ADE-enrolled devices
If you have devices configured for ADE there are two options to restart the ADE enrollment;
Administrator Privileges Required* see: https://jumpcloud.com/support/set-admin-sudo-permissions
Setup a command to execute `sudo profiles renew -type enrollment`
Or
Have your users execute `sudo profiles renew -type enrollment` in a terminal window
In both scenarios the user will be prompted to complete the re-enrollment of the device. This action will require the user to have administrator privileges on the device, at that time.

Non-ADE enrolled devices
For devices that are not configured for ADE enrollment it is advisable to apply the JumpCloud MDM Enrollment policy (https://jumpcloud.com/support/create-a-mac-mdm-enrollment-policy). Note, this still requires the user to have administrator privileges to complete the MDM enrollment when they complete the enrollment process. Admins may temporarily elevate standard users to admin users by following the steps laid out in this article: https://jumpcloud.com/support/set-admin-sudo-permissions.

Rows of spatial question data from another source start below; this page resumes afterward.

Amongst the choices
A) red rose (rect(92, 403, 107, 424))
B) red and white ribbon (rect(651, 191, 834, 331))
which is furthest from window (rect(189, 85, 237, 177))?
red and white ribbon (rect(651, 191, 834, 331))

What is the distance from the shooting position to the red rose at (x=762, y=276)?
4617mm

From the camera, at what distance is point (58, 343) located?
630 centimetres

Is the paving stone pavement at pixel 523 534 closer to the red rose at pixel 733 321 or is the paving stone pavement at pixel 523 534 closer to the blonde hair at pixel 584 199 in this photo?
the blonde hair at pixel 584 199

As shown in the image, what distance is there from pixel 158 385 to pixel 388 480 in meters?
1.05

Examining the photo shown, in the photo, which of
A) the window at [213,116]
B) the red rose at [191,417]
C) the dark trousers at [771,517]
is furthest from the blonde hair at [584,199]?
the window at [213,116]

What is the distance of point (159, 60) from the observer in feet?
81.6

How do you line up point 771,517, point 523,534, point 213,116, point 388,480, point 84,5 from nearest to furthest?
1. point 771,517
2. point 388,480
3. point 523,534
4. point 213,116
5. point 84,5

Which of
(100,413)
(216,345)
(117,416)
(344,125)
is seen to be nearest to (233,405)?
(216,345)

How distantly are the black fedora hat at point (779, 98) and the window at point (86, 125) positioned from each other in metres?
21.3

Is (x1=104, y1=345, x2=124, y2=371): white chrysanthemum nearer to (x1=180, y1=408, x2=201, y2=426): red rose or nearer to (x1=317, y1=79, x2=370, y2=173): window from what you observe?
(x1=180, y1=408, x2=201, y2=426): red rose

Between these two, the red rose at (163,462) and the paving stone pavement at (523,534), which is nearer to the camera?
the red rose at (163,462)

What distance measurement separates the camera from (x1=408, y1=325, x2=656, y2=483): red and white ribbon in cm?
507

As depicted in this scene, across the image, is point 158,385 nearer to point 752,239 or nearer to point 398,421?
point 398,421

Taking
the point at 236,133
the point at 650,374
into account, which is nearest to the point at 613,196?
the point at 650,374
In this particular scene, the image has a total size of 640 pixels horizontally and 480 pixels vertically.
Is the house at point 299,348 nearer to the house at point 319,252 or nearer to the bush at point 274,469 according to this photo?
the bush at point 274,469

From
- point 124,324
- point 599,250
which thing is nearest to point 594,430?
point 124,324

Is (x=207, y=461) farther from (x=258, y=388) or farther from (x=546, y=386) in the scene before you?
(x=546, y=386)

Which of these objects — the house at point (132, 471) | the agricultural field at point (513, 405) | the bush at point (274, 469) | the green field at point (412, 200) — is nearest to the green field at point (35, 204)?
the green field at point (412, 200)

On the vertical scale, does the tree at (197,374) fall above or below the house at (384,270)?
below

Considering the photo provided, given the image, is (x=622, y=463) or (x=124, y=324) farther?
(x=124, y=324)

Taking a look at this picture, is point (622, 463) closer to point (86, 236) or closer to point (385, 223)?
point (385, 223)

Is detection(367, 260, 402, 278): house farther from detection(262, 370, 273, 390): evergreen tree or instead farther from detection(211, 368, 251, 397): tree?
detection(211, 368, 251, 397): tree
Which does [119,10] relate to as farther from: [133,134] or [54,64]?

Additional Support Articles for Remediation
https://jumpcloud.com/support/re-enroll-apple-devices-into-mdm-and-preserve-device-record
https://jumpcloud.com/support/set-admin-sudo-permissions
https://jumpcloud.com/support/create-a-mac-mdm-enrollment-policy
Posted 26 days ago. Jan 16, 2025 - 15:12 MST
Monitoring
We've identified the issue and implemented a fix. Users that were un-enrolled from Apple MDM may need to re-enroll their device. More information on re-enrolling Apple devices can be found below:
https://jumpcloud.com/support/re-enroll-apple-devices-into-mdm-and-preserve-device-record
Posted 26 days ago. Jan 16, 2025 - 12:31 MST
Investigating
We are currently investigating an issue with agent installs and Apple MDM enrollments. We will update this issue as we know more.
Posted 26 days ago. Jan 16, 2025 - 12:16 MST
This incident affected: Agent and MDM.